While the technique of constant parameter (non-frequency dependent) regularization, commonly used in XTC filter design to make the inversion of the system transfer matrix better behaved, may alleviate some of Drawback D3, it inherently introduces spectral artifice of its own (specifically, at the expense of reducing the amplitude of the spectral peaks in the inverted transfer matrix, constant-parameter regularization results in undesirable narrow-band artifacts at higher frequencies and a rolloff at lower frequencies at the loudspeakers) and does little to alleviate the other two drawbacks (D1 and D2).
Prior art frequency-dependent regularization, even when coupled with an effective optimization scheme, is not enough to deal away with Drawbacks D1, D2 and D3.

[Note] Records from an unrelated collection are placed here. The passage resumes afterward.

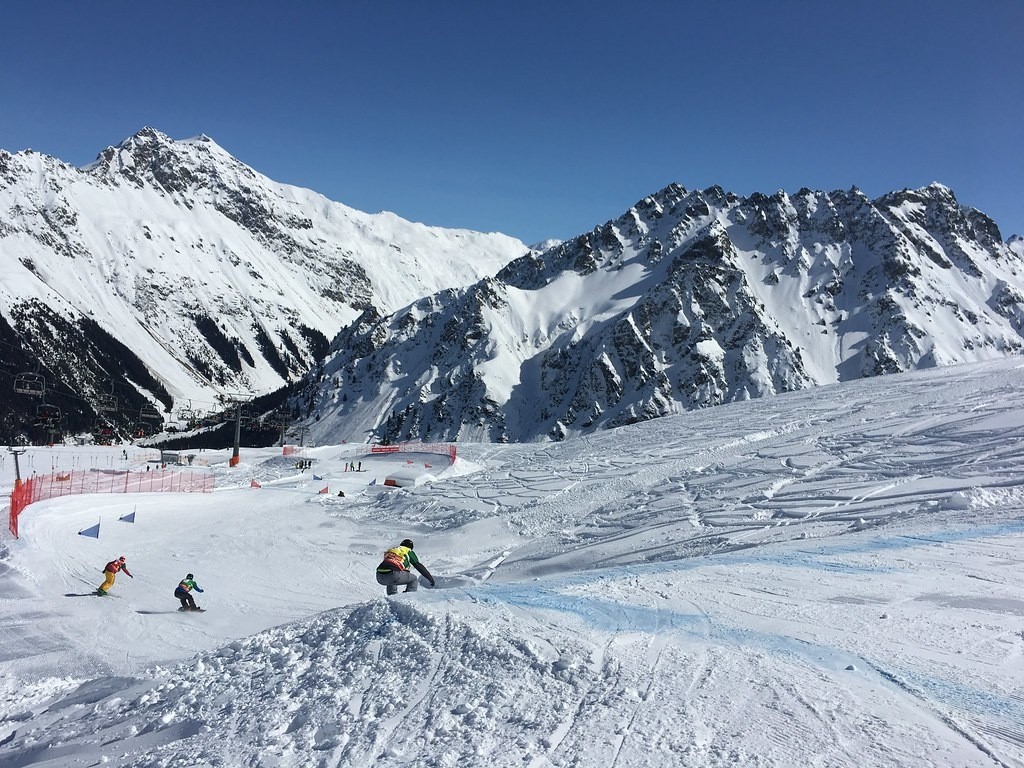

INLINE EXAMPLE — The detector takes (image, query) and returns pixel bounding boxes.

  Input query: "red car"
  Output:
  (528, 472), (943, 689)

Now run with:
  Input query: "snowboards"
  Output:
(178, 605), (207, 613)
(92, 588), (108, 597)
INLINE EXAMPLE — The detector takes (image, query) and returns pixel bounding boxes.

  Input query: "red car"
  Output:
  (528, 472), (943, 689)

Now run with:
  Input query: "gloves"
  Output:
(430, 582), (435, 586)
(102, 570), (105, 574)
(202, 589), (203, 592)
(130, 575), (133, 578)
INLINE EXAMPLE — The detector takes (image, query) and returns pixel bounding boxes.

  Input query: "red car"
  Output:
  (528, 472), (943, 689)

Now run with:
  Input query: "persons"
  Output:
(344, 460), (362, 472)
(376, 539), (435, 596)
(123, 449), (127, 460)
(174, 574), (204, 612)
(147, 463), (167, 471)
(97, 555), (133, 596)
(294, 458), (312, 469)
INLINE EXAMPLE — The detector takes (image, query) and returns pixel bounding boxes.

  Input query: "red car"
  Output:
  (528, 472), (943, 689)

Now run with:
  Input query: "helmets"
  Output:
(119, 556), (126, 561)
(186, 574), (193, 580)
(400, 539), (414, 550)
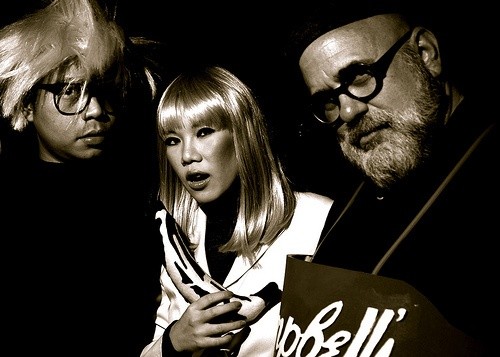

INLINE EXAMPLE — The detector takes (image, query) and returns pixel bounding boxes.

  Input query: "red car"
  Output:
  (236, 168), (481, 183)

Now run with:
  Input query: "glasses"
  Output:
(34, 81), (132, 115)
(308, 28), (414, 126)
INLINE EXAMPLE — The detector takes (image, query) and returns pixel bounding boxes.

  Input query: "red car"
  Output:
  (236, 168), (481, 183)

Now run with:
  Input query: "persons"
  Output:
(282, 0), (500, 357)
(138, 63), (334, 357)
(0, 0), (163, 357)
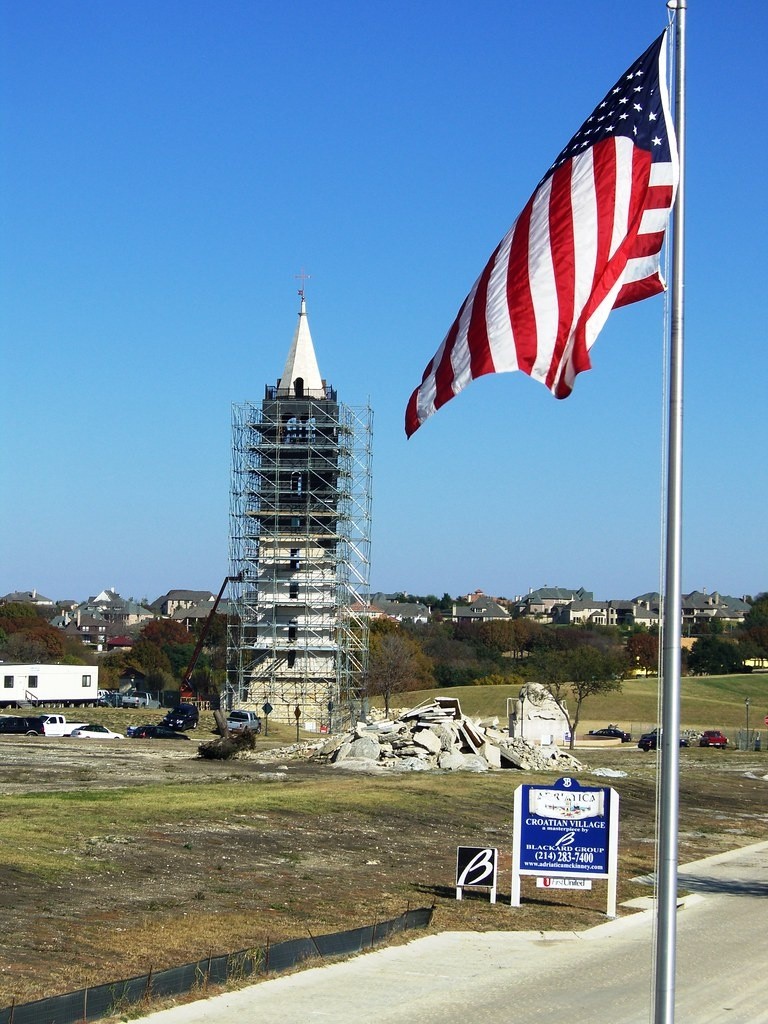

Previous XTC filter design methods based on system transfer matrix inversion (with or without regularization) strive to maintain a flat amplitude vs. frequency response at the ears of the listener by imposing a non-flat amplitude vs frequency response at the loudspeakers (as explained below), which causes a loss in the dynamic range of the processed sound, and, for reasons that will be explained below, leads to a spectral coloration of the sound as heard by the listener, even if the listener is sitting in the intended sweet spot.
Therefore, while previous methods are useful for designing XTC filters that can inherently correct for non-idealities in the amplitude vs frequency response of the playback hardware and loudspeakers, they do not address all of Drawbacks D1, D2 and D3.